Mais, le peuple peut demander le changement de la Constitution (par l’intermédiaire de ses représentants, puisque le référendum d’initiative populaire, souvent promis, n’est jamais venu.)
"Le Conseil constitutionnel valide la rétention, en expliquant qu’il ne s’agit pas d’une mesure pénale. Mais en s’opposant à la rétroactivité, il suggère qu’on est quand même dans le pénal : ce n’est qu’en matière pénale que la non-rétroactivité est un principe constitutionnel."
C’est justement le point central du débat : jusqu’à aujourd’hui, les mesures de sûreté sont bien qualifiées "peines" dans le Code pénal (nouveau).

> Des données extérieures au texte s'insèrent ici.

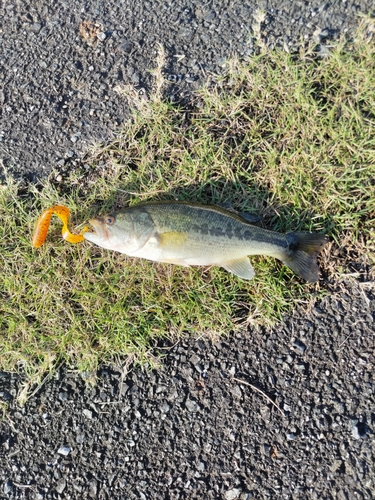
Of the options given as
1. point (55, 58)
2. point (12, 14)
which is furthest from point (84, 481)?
point (12, 14)

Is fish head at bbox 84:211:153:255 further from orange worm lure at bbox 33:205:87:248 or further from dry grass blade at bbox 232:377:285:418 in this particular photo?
dry grass blade at bbox 232:377:285:418

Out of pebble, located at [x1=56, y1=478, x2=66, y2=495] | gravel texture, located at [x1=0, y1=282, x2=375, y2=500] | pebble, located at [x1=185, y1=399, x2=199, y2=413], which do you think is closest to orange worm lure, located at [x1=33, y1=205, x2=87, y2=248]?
gravel texture, located at [x1=0, y1=282, x2=375, y2=500]

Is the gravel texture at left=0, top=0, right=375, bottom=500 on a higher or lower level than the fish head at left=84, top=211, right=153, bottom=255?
lower

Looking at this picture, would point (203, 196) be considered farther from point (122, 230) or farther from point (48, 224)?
point (48, 224)

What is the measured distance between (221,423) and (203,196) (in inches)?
78.2

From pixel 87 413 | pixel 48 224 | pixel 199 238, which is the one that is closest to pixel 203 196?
pixel 199 238

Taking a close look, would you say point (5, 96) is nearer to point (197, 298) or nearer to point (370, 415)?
point (197, 298)

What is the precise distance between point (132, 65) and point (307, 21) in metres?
1.77

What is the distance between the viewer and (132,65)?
4.51m

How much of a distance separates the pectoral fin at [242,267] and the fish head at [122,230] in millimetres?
702

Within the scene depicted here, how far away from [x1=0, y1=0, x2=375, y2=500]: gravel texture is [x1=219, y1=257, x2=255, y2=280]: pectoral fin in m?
0.57

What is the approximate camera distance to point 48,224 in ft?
13.2

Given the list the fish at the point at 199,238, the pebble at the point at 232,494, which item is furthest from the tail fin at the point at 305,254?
the pebble at the point at 232,494

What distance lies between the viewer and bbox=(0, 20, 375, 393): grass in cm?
399
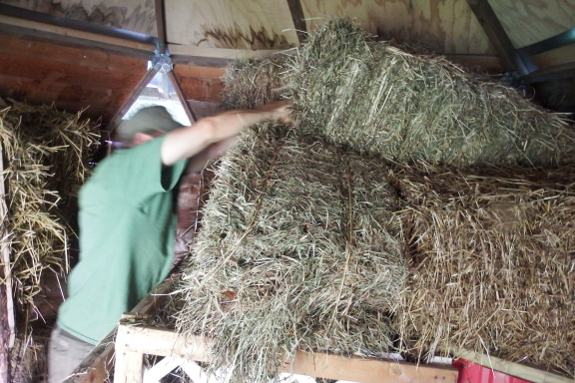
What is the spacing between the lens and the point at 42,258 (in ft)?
9.18

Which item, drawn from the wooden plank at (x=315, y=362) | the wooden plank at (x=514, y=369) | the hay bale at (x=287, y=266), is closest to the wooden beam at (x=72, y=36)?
the hay bale at (x=287, y=266)

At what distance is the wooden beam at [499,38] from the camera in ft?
8.93

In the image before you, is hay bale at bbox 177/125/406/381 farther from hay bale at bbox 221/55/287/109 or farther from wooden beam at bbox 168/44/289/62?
wooden beam at bbox 168/44/289/62

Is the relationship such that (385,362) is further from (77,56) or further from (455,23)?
(77,56)

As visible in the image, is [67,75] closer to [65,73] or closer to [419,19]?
[65,73]

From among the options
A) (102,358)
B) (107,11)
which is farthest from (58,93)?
(102,358)

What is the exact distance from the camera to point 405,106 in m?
1.67

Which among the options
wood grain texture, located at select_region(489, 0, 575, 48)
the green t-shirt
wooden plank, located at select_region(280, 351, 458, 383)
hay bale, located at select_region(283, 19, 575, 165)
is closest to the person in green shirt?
the green t-shirt

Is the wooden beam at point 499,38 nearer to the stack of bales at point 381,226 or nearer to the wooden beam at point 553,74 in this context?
the wooden beam at point 553,74

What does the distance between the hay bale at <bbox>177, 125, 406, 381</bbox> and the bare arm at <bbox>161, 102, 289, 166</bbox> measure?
251 mm

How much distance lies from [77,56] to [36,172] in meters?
0.85

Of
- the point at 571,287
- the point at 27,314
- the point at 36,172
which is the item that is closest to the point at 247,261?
the point at 571,287

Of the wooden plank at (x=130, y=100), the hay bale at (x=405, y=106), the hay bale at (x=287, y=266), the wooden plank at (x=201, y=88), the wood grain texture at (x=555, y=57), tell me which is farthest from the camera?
the wooden plank at (x=201, y=88)

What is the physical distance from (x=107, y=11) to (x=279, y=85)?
121 cm
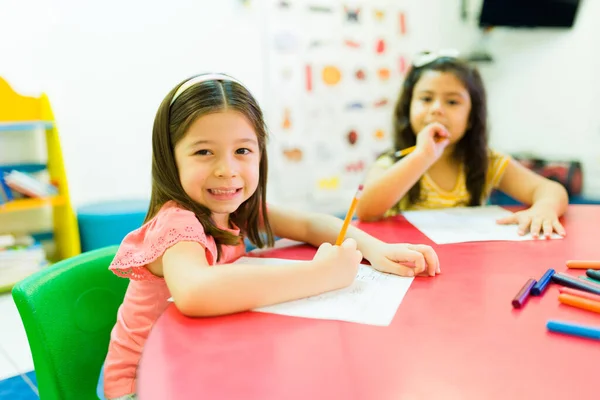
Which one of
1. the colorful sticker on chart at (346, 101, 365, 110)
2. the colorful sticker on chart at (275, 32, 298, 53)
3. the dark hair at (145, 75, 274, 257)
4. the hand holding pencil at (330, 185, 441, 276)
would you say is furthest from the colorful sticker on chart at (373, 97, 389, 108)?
the hand holding pencil at (330, 185, 441, 276)

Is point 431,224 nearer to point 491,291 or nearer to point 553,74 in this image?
point 491,291

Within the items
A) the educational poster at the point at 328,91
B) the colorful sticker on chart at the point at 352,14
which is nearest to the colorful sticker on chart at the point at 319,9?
the educational poster at the point at 328,91

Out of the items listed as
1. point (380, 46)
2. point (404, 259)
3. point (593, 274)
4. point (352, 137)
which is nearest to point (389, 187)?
point (404, 259)

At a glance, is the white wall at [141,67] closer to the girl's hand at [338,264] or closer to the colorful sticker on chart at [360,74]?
the colorful sticker on chart at [360,74]

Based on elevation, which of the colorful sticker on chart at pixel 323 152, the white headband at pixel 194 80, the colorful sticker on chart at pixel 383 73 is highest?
the white headband at pixel 194 80

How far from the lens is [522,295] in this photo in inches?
24.9

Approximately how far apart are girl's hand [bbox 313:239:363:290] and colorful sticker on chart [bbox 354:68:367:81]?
2693 millimetres

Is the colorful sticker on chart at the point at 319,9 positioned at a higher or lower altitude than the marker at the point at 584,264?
higher

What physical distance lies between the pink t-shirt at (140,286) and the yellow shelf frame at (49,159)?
1.77 m

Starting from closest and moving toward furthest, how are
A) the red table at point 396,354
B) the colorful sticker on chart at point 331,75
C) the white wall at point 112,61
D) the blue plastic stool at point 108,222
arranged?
the red table at point 396,354, the blue plastic stool at point 108,222, the white wall at point 112,61, the colorful sticker on chart at point 331,75

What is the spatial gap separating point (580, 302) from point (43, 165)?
257 centimetres

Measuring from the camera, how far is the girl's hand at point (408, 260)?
0.75 metres

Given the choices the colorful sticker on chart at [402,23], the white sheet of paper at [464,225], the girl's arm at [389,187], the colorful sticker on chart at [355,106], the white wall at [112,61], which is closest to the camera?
the white sheet of paper at [464,225]

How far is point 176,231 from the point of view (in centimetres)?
74
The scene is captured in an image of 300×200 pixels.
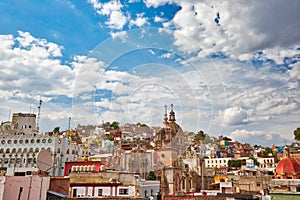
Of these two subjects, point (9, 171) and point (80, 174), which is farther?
point (80, 174)

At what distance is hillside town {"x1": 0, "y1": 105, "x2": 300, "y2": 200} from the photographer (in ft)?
55.3

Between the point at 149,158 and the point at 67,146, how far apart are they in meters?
15.6

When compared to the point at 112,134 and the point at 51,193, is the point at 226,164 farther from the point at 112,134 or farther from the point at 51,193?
the point at 51,193

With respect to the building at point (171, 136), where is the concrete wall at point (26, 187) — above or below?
below

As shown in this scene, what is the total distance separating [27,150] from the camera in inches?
1941

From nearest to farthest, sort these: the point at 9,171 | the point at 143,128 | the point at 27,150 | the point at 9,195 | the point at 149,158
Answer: the point at 9,195 → the point at 9,171 → the point at 27,150 → the point at 149,158 → the point at 143,128

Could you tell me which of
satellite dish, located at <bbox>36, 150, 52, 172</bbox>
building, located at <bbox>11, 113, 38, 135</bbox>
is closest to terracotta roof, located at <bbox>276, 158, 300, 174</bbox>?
satellite dish, located at <bbox>36, 150, 52, 172</bbox>

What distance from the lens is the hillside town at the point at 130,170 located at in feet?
55.3

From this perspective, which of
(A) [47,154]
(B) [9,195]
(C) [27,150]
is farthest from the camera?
(C) [27,150]

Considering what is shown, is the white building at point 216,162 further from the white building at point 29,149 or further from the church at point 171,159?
the white building at point 29,149

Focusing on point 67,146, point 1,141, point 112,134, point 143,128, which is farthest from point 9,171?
point 143,128

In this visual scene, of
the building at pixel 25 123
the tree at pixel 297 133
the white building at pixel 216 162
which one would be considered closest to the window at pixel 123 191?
the building at pixel 25 123

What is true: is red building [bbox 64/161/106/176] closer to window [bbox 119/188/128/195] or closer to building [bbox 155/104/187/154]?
window [bbox 119/188/128/195]

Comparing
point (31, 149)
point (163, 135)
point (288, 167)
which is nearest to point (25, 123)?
point (31, 149)
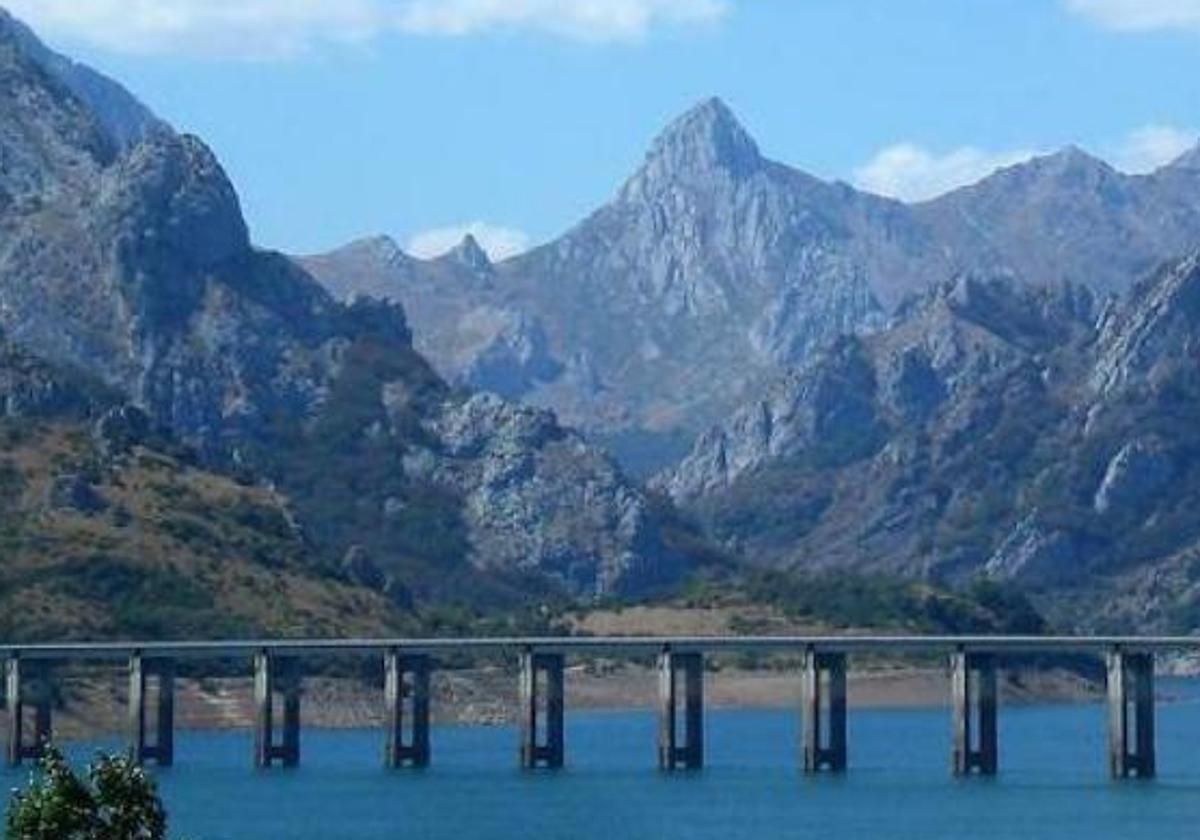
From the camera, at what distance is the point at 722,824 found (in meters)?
182

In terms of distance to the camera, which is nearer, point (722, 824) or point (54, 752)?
point (54, 752)

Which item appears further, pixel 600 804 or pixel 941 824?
pixel 600 804

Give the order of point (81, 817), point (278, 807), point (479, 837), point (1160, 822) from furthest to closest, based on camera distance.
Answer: point (278, 807) → point (1160, 822) → point (479, 837) → point (81, 817)

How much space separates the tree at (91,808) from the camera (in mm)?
66562

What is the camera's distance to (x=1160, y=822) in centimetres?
18438

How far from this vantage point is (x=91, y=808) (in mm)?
67062

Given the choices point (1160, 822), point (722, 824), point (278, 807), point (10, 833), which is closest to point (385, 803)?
point (278, 807)

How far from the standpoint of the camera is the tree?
66.6 metres

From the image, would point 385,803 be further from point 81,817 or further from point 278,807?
point 81,817

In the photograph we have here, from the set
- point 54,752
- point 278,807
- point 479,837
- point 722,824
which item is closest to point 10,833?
point 54,752

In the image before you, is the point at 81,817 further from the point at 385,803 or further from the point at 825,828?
the point at 385,803

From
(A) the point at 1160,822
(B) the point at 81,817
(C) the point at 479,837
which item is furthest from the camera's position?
(A) the point at 1160,822

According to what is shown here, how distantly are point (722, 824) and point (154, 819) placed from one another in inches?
4561

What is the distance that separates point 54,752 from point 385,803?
13198 cm
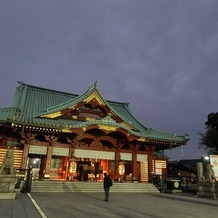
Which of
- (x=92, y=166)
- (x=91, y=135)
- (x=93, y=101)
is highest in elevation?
(x=93, y=101)

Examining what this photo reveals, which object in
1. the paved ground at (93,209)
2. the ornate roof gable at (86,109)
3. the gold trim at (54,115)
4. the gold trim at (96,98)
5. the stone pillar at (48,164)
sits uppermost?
the gold trim at (96,98)

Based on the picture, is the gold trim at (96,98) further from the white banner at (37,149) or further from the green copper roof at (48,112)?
the white banner at (37,149)

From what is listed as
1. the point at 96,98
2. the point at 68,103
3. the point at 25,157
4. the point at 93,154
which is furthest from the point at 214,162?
the point at 25,157

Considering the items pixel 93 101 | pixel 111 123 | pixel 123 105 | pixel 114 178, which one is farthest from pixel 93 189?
pixel 123 105

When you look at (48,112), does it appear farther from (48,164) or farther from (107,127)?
(107,127)

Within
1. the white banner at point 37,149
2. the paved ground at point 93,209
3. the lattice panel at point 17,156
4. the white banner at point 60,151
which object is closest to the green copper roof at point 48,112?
the white banner at point 37,149

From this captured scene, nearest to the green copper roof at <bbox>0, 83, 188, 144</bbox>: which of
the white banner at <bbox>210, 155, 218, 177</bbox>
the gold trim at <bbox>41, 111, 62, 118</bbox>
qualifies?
the gold trim at <bbox>41, 111, 62, 118</bbox>

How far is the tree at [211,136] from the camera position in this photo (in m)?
34.8

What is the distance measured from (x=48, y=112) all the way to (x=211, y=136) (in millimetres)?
27372

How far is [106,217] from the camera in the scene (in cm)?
747

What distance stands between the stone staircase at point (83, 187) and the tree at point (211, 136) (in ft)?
61.8

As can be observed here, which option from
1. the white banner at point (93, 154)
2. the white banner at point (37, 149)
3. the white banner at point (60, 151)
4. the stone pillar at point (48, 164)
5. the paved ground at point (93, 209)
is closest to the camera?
the paved ground at point (93, 209)

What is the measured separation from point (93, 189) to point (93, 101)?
9156 millimetres

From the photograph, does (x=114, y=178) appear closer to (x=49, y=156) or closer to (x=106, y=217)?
(x=49, y=156)
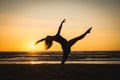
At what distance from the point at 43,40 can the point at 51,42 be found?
45cm
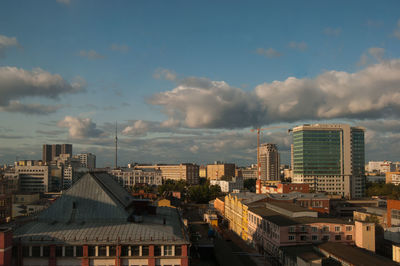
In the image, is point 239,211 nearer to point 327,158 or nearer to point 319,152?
point 319,152

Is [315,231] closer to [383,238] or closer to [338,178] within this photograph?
[383,238]

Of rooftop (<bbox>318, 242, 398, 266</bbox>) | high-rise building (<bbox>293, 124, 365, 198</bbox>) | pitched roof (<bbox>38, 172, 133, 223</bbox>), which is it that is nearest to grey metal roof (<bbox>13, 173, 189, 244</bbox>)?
pitched roof (<bbox>38, 172, 133, 223</bbox>)

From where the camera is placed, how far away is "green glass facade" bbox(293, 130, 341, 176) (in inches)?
7579

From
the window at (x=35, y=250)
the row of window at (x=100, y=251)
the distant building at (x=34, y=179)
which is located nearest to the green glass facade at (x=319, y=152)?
the distant building at (x=34, y=179)

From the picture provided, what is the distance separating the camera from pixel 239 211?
101 m

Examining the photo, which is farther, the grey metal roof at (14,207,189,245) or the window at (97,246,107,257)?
the grey metal roof at (14,207,189,245)

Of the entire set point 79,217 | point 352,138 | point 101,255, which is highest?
point 352,138

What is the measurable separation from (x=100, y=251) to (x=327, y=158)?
17641cm

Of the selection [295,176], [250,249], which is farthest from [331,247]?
[295,176]

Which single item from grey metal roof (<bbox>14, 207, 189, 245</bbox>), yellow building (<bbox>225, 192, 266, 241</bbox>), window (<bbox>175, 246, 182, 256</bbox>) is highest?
grey metal roof (<bbox>14, 207, 189, 245</bbox>)

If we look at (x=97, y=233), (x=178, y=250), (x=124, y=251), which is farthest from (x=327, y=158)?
(x=97, y=233)

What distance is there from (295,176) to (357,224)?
5277 inches

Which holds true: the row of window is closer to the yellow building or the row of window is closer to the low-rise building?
the low-rise building

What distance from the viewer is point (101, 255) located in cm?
3684
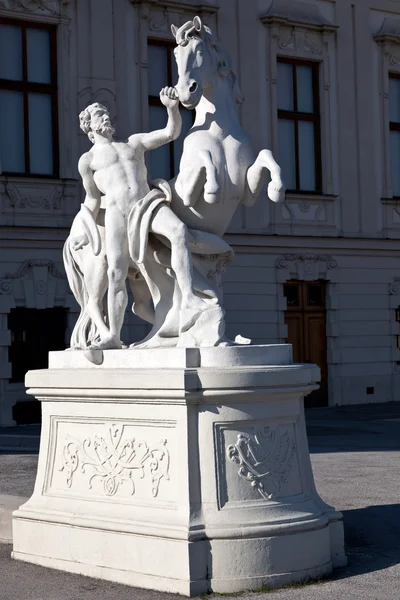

Mais la rétention de sûreté ne figure pas au nombre de ces peines (cherchez, vous pouvez me croire.) Comment peut-on appliquer une peine qui n’est pas prévue sans tomber dans la détention arbitraire ? Tel est le problème.
Réveillez-vous : cette loi a été censurée le 21 février.
Sa version "revue et corrigée" est parue au JORF n°0048 du 26 février 2008 page 3266. Finalement, elle n’apporte strictement rien de plus à l’arsenal juridique déjà en place. Un véritable coup d’épée dans l’eau.
Une nouvelle qui n’a rien à voir avec le sujet : le projet de "parrainage" d’une enfant victime de la Shoah par un élève ou une classe de CM2 est abandonné par le gouvernement.